_Data excerpts:_
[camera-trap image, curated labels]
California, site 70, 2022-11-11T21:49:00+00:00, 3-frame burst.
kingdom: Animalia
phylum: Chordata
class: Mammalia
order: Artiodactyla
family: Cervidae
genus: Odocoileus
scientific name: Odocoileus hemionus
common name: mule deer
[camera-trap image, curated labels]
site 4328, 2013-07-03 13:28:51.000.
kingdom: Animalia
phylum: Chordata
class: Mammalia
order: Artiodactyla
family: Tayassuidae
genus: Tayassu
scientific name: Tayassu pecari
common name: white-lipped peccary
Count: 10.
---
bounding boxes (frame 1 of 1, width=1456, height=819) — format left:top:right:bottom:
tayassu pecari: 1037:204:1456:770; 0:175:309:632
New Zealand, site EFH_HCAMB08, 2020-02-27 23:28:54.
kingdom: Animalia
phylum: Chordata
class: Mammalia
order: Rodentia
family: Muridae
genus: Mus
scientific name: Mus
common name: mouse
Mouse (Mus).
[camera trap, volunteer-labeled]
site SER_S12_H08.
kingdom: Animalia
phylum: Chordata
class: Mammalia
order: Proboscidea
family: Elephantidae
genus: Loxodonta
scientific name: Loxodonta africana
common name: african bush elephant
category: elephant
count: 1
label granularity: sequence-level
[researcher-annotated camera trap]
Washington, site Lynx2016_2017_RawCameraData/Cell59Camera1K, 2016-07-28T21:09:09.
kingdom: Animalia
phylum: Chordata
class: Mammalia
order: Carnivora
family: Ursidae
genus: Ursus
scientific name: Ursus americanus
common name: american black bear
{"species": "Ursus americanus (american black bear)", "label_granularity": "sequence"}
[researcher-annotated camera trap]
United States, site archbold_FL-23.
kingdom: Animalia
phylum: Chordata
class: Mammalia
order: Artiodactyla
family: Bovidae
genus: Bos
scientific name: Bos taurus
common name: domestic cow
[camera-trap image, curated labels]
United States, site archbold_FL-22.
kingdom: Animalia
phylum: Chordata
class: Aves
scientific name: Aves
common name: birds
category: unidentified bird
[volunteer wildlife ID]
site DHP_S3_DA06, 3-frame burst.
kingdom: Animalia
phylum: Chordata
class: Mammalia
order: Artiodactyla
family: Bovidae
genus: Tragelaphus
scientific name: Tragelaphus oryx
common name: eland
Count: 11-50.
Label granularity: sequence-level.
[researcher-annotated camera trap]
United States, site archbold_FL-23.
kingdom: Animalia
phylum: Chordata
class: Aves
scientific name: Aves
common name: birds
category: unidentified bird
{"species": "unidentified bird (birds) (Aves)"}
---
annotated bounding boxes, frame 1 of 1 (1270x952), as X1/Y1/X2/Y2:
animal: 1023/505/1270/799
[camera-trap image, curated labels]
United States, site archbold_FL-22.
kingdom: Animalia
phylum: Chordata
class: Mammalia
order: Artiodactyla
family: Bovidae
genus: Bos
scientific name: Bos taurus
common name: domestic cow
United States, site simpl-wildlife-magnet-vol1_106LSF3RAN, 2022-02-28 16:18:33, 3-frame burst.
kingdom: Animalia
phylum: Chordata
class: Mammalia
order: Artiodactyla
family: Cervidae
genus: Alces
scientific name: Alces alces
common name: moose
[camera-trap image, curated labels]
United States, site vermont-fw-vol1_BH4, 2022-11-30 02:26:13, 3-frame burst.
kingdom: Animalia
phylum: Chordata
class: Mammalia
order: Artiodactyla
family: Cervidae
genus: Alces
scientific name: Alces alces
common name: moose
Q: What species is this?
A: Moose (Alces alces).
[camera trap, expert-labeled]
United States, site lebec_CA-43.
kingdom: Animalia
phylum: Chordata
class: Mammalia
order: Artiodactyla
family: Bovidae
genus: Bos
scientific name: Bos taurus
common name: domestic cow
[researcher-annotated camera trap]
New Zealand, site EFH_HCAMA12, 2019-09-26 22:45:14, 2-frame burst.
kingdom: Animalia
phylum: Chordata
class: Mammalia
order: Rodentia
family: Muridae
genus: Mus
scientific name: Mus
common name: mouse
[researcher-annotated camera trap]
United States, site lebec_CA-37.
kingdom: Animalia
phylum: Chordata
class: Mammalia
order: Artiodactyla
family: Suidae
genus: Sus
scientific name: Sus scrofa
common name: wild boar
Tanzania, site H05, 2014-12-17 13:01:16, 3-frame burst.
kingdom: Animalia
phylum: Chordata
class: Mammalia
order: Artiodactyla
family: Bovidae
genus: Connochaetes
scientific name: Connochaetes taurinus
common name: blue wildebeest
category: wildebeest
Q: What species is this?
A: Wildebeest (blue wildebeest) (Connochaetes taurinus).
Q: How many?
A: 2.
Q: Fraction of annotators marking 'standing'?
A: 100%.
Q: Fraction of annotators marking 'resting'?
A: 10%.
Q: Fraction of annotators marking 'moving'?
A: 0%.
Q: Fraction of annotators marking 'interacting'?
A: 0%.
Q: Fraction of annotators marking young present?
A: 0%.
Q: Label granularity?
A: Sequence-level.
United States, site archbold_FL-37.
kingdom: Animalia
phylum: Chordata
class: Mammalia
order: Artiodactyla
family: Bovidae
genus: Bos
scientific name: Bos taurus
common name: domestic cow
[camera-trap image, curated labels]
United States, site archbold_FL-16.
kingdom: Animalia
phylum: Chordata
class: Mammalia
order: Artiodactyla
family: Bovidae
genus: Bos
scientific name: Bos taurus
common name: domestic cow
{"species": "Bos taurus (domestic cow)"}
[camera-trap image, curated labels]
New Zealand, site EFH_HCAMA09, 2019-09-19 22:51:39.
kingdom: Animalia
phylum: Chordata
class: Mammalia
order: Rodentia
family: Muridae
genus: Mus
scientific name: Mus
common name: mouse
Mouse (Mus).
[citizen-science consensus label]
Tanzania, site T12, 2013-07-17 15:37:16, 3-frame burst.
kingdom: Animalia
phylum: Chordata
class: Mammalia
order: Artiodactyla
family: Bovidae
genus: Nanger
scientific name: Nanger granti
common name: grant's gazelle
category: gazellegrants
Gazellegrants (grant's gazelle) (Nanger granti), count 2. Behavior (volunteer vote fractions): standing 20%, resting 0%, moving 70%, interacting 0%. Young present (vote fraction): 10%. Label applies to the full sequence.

_Exercise brief:_ Repeat the records above exactly, from the first line to the last.

_Written solution:_
[camera-trap image, curated labels]
California, site 70, 2022-11-11T21:49:00+00:00, 3-frame burst.
kingdom: Animalia
phylum: Chordata
class: Mammalia
order: Artiodactyla
family: Cervidae
genus: Odocoileus
scientific name: Odocoileus hemionus
common name: mule deer
[camera-trap image, curated labels]
site 4328, 2013-07-03 13:28:51.000.
kingdom: Animalia
phylum: Chordata
class: Mammalia
order: Artiodactyla
family: Tayassuidae
genus: Tayassu
scientific name: Tayassu pecari
common name: white-lipped peccary
Count: 10.
---
bounding boxes (frame 1 of 1, width=1456, height=819) — format left:top:right:bottom:
tayassu pecari: 1037:204:1456:770; 0:175:309:632
New Zealand, site EFH_HCAMB08, 2020-02-27 23:28:54.
kingdom: Animalia
phylum: Chordata
class: Mammalia
order: Rodentia
family: Muridae
genus: Mus
scientific name: Mus
common name: mouse
Mouse (Mus).
[camera trap, volunteer-labeled]
site SER_S12_H08.
kingdom: Animalia
phylum: Chordata
class: Mammalia
order: Proboscidea
family: Elephantidae
genus: Loxodonta
scientific name: Loxodonta africana
common name: african bush elephant
category: elephant
count: 1
label granularity: sequence-level
[researcher-annotated camera trap]
Washington, site Lynx2016_2017_RawCameraData/Cell59Camera1K, 2016-07-28T21:09:09.
kingdom: Animalia
phylum: Chordata
class: Mammalia
order: Carnivora
family: Ursidae
genus: Ursus
scientific name: Ursus americanus
common name: american black bear
{"species": "Ursus americanus (american black bear)", "label_granularity": "sequence"}
[researcher-annotated camera trap]
United States, site archbold_FL-23.
kingdom: Animalia
phylum: Chordata
class: Mammalia
order: Artiodactyla
family: Bovidae
genus: Bos
scientific name: Bos taurus
common name: domestic cow
[camera-trap image, curated labels]
United States, site archbold_FL-22.
kingdom: Animalia
phylum: Chordata
class: Aves
scientific name: Aves
common name: birds
category: unidentified bird
[volunteer wildlife ID]
site DHP_S3_DA06, 3-frame burst.
kingdom: Animalia
phylum: Chordata
class: Mammalia
order: Artiodactyla
family: Bovidae
genus: Tragelaphus
scientific name: Tragelaphus oryx
common name: eland
Count: 11-50.
Label granularity: sequence-level.
[researcher-annotated camera trap]
United States, site archbold_FL-23.
kingdom: Animalia
phylum: Chordata
class: Aves
scientific name: Aves
common name: birds
category: unidentified bird
{"species": "unidentified bird (birds) (Aves)"}
---
annotated bounding boxes, frame 1 of 1 (1270x952), as X1/Y1/X2/Y2:
animal: 1023/505/1270/799
[camera-trap image, curated labels]
United States, site archbold_FL-22.
kingdom: Animalia
phylum: Chordata
class: Mammalia
order: Artiodactyla
family: Bovidae
genus: Bos
scientific name: Bos taurus
common name: domestic cow
United States, site simpl-wildlife-magnet-vol1_106LSF3RAN, 2022-02-28 16:18:33, 3-frame burst.
kingdom: Animalia
phylum: Chordata
class: Mammalia
order: Artiodactyla
family: Cervidae
genus: Alces
scientific name: Alces alces
common name: moose
[camera-trap image, curated labels]
United States, site vermont-fw-vol1_BH4, 2022-11-30 02:26:13, 3-frame burst.
kingdom: Animalia
phylum: Chordata
class: Mammalia
order: Artiodactyla
family: Cervidae
genus: Alces
scientific name: Alces alces
common name: moose
Q: What species is this?
A: Moose (Alces alces).
[camera trap, expert-labeled]
United States, site lebec_CA-43.
kingdom: Animalia
phylum: Chordata
class: Mammalia
order: Artiodactyla
family: Bovidae
genus: Bos
scientific name: Bos taurus
common name: domestic cow
[researcher-annotated camera trap]
New Zealand, site EFH_HCAMA12, 2019-09-26 22:45:14, 2-frame burst.
kingdom: Animalia
phylum: Chordata
class: Mammalia
order: Rodentia
family: Muridae
genus: Mus
scientific name: Mus
common name: mouse
[researcher-annotated camera trap]
United States, site lebec_CA-37.
kingdom: Animalia
phylum: Chordata
class: Mammalia
order: Artiodactyla
family: Suidae
genus: Sus
scientific name: Sus scrofa
common name: wild boar
Tanzania, site H05, 2014-12-17 13:01:16, 3-frame burst.
kingdom: Animalia
phylum: Chordata
class: Mammalia
order: Artiodactyla
family: Bovidae
genus: Connochaetes
scientific name: Connochaetes taurinus
common name: blue wildebeest
category: wildebeest
Q: What species is this?
A: Wildebeest (blue wildebeest) (Connochaetes taurinus).
Q: How many?
A: 2.
Q: Fraction of annotators marking 'standing'?
A: 100%.
Q: Fraction of annotators marking 'resting'?
A: 10%.
Q: Fraction of annotators marking 'moving'?
A: 0%.
Q: Fraction of annotators marking 'interacting'?
A: 0%.
Q: Fraction of annotators marking young present?
A: 0%.
Q: Label granularity?
A: Sequence-level.
United States, site archbold_FL-37.
kingdom: Animalia
phylum: Chordata
class: Mammalia
order: Artiodactyla
family: Bovidae
genus: Bos
scientific name: Bos taurus
common name: domestic cow
[camera-trap image, curated labels]
United States, site archbold_FL-16.
kingdom: Animalia
phylum: Chordata
class: Mammalia
order: Artiodactyla
family: Bovidae
genus: Bos
scientific name: Bos taurus
common name: domestic cow
{"species": "Bos taurus (domestic cow)"}
[camera-trap image, curated labels]
New Zealand, site EFH_HCAMA09, 2019-09-19 22:51:39.
kingdom: Animalia
phylum: Chordata
class: Mammalia
order: Rodentia
family: Muridae
genus: Mus
scientific name: Mus
common name: mouse
Mouse (Mus).
[citizen-science consensus label]
Tanzania, site T12, 2013-07-17 15:37:16, 3-frame burst.
kingdom: Animalia
phylum: Chordata
class: Mammalia
order: Artiodactyla
family: Bovidae
genus: Nanger
scientific name: Nanger granti
common name: grant's gazelle
category: gazellegrants
Gazellegrants (grant's gazelle) (Nanger granti), count 2. Behavior (volunteer vote fractions): standing 20%, resting 0%, moving 70%, interacting 0%. Young present (vote fraction): 10%. Label applies to the full sequence.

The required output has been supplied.